Work instructions:
- a) In the article below on the US draft resolution about Iran at the IAEA, which countries opposed the resolution passed in November 2025?
- b) Please print the stretch of the article on the US draft resolution about Iran from "The IAEA has" through "to those stockpiles.".
- c) Carry on the article about the US draft resolution on Iran from the point where it stops.

Text section:
The United States has circulated a draft resolution at the International Atomic Energy Agency’s Board of Governors demanding that Iran hand over detailed information about its nuclear sites and enriched uranium stockpiles. The move comes as the IAEA continues to struggle with verifying where Iran’s nuclear material ended up after strikes on Iranian facilities in 2025.
Washington chose not to push for a referral to the UN Security Council, a step that would have significantly escalated the standoff. Instead, the draft keeps the confrontation within the IAEA’s diplomatic framework.
What the resolution actually asks for
The draft, circulated between June 5 and 7, calls on Iran to provide precise accounting of its nuclear materials and grant access to its safeguarded facilities. The language describes these requests as “urgent and essential.”
At the center of the demand is a specific concern: the status of nuclear sites that were hit during strikes and the enriched uranium associated with those locations. US officials under the Trump administration flagged approximately 440.9 kg of uranium enriched up to 60% as a significant point of concern. Uranium enriched to 60% is a short technical hop from the 90% threshold needed for weapons-grade material.
The IAEA has reported increasing difficulty in tracking where that uranium is now. The agency needs Iran’s cooperation to reconstruct what happened to those stockpiles.
The diplomatic backdrop
This resolution follows a similar measure passed in November 2025, when the US partnered with the E3 group (Britain, France, and Germany) to push through a resolution addressing earlier concerns about Iran’s nuclear program. That vote faced opposition from Russia, China, and Niger.

Supplied records:
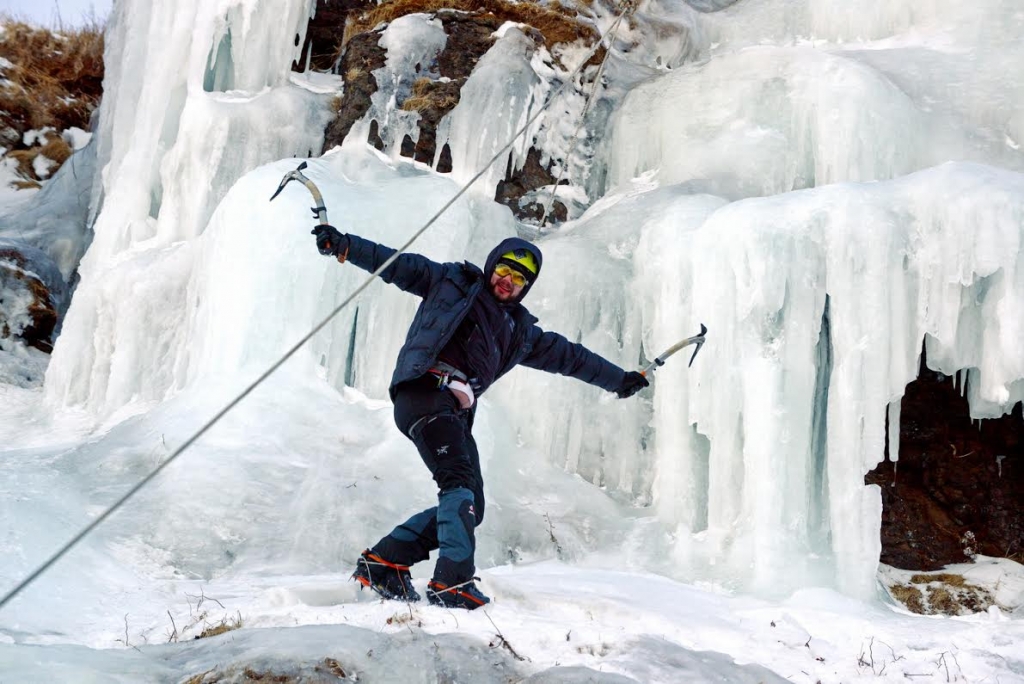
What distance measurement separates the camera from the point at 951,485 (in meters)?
8.88

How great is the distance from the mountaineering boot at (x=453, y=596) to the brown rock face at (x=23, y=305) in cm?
868

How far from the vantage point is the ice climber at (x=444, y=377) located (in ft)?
12.1

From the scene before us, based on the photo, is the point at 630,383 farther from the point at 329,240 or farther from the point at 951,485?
the point at 951,485

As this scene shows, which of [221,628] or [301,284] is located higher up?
[301,284]

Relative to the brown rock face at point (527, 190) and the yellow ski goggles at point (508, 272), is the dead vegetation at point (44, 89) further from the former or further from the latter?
the yellow ski goggles at point (508, 272)

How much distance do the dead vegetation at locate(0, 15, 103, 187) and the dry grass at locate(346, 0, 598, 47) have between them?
6321 mm

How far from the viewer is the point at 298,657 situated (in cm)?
273

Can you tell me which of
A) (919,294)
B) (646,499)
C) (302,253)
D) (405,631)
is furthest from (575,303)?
(405,631)

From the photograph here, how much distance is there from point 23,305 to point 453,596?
883 centimetres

Results of the tasks:
- a) Russia, China, and Niger.

- b)
The IAEA has reported increasing difficulty in tracking where that uranium is now. The agency needs Iran’s cooperation to reconstruct what happened to those stockpiles.

- c)
The US and Iran have been engaged in discussions that reportedly include potential ceasefire negotiations, making the resolution a tightrope walk. Russia and China, both of which opposed the November 2025 resolution, remain wildcards. Their positions on the current draft could determine whether the resolution passes with broad consensus or squeaks through as a politically divisive vote.
What this means for markets and investors
The resolution itself doesn’t change the sanctions landscape overnight, but it sets the stage for potential tightening if Iran refuses to comply. The fact that Washington stopped short of a Security Council referral preserves optionality: it can escalate later if needed, but for now it is applying pressure without a referral that would open the door to multilateral sanctions expansion.
The key variable is whether Iran engages with the IAEA’s requests or stonewalls. Cooperation, even partial, could create space for sanctions relief discussions. Refusal or obstruction would almost certainly bring the Security Council referral back onto the table.